Forgetting to order data for median — Finding the median from unordered data gives wrong answers. Always arrange values in ascending order first, then locate the middle position using (n+1)÷2.
Stating range as two numbers — Writing "range is 5 to 12" loses marks. Range is a single value: maximum - minimum = 7. It measures the spread, not the boundary values.
Using class boundaries instead of midpoints — When calculating mean from grouped data, use the midpoint of each interval, not the lower or upper boundary. Midpoint = (lower + upper) ÷ 2.
Plotting cumulative frequency at midpoints — Cumulative frequency curves require points at upper class boundaries, not midpoints. The cumulative frequency represents all values up to and including that boundary.
Misinterpreting IQR — The IQR is Q₃ - Q₁, not Q₃ ÷ Q₁ or the difference between Q₁ and the median. It represents the spread of the middle 50% of the data, always given as a single value.
Exam technique for Statistics
Command word "calculate" — Show clear working with numbers substituted into formulas. For mean from frequency tables, examiners expect to see an fx column or clear evidence of Σfx and Σf. Marks are awarded for method even if the final answer is incorrect.
Command word "estimate" — Used with grouped data to signal that exact values cannot be found. Use midpoints for calculations and state your answer as an estimate. Interpolation methods for median/quartiles from cumulative frequency earn method marks even if reading accuracy varies.
Comparison questions — Award marks are given separately for commenting on average (central tendency) AND spread. Structure answers as two statements: one about means/medians, one about ranges/IQRs. Use comparative language ("higher", "more consistent", "greater spread").
Drawing statistical diagrams — Use a ruler and draw to scale accurately. Label axes with variable names and units. For cumulative frequency curves, use a smooth curve through plotted points.

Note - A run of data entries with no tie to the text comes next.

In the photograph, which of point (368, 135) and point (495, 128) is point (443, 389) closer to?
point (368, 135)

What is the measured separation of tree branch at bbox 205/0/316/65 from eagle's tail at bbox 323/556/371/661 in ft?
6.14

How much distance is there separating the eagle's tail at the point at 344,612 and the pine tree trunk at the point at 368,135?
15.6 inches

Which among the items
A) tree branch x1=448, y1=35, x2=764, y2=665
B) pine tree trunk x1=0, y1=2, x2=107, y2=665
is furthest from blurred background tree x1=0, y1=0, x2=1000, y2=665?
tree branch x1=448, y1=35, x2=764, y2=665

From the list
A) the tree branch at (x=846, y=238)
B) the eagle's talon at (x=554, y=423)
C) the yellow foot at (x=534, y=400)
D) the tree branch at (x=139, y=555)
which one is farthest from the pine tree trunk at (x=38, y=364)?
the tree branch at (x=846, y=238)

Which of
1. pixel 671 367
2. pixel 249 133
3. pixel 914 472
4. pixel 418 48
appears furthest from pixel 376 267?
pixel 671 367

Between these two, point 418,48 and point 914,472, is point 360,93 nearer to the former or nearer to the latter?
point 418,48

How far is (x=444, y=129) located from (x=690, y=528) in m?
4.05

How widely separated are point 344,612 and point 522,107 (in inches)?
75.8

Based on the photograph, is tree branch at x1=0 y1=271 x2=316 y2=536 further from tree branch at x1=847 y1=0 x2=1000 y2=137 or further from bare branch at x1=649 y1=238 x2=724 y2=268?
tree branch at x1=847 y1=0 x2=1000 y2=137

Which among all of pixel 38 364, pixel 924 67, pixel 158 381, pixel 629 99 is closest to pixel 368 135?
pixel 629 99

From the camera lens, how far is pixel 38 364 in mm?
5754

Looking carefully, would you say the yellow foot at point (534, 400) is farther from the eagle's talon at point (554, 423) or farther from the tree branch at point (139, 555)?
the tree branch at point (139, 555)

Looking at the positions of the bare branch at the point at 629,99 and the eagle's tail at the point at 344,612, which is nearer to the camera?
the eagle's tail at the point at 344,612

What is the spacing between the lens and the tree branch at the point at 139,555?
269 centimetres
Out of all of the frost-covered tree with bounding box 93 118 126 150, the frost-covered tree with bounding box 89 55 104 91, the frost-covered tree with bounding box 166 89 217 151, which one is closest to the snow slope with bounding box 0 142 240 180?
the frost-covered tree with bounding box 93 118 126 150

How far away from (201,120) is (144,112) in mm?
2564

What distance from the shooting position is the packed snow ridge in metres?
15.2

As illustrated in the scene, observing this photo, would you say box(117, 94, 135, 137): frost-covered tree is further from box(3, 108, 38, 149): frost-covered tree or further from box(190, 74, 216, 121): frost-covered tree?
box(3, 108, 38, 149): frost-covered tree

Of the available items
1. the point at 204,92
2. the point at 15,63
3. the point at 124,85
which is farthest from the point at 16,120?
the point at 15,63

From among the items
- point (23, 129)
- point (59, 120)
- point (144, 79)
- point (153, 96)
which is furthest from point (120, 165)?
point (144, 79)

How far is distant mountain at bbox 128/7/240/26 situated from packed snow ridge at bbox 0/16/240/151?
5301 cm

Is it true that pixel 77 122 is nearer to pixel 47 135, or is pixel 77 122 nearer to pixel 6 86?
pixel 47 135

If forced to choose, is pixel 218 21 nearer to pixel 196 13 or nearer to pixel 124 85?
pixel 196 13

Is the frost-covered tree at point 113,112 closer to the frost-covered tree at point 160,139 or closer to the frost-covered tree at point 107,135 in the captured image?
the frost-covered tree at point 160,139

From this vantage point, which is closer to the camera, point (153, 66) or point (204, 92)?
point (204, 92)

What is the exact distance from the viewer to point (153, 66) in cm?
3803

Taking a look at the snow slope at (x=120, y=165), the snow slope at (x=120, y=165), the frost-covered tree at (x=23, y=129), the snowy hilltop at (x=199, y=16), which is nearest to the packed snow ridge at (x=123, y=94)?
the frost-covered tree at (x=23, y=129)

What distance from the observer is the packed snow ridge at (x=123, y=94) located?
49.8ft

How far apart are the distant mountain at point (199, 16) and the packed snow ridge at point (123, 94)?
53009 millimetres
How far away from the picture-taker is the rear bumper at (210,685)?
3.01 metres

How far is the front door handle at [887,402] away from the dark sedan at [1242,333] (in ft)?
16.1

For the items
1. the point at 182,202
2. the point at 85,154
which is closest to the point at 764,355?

Box plots require a number line with marked scale. Diagrams typically carry 2-3 marks with accuracy marks for correct scale and plotting.
Quick revision summary
Statistics in CIE IGCSE Mathematics centres on three averages (mean, median, mode) and measures of spread (range, IQR, standard deviation). Calculate mean from frequency tables using Σfx÷Σf; find median by ordering data and locating the middle position. For grouped data, use midpoints for mean calculations and cumulative frequency curves for median and quartiles. Interquartile range (Q₃-Q₁) measures spread of middle 50%. When comparing datasets, always comment on both central tendency and spread. Box plots display five-number summaries visually. Show full working for method marks and use correct terminology in written responses.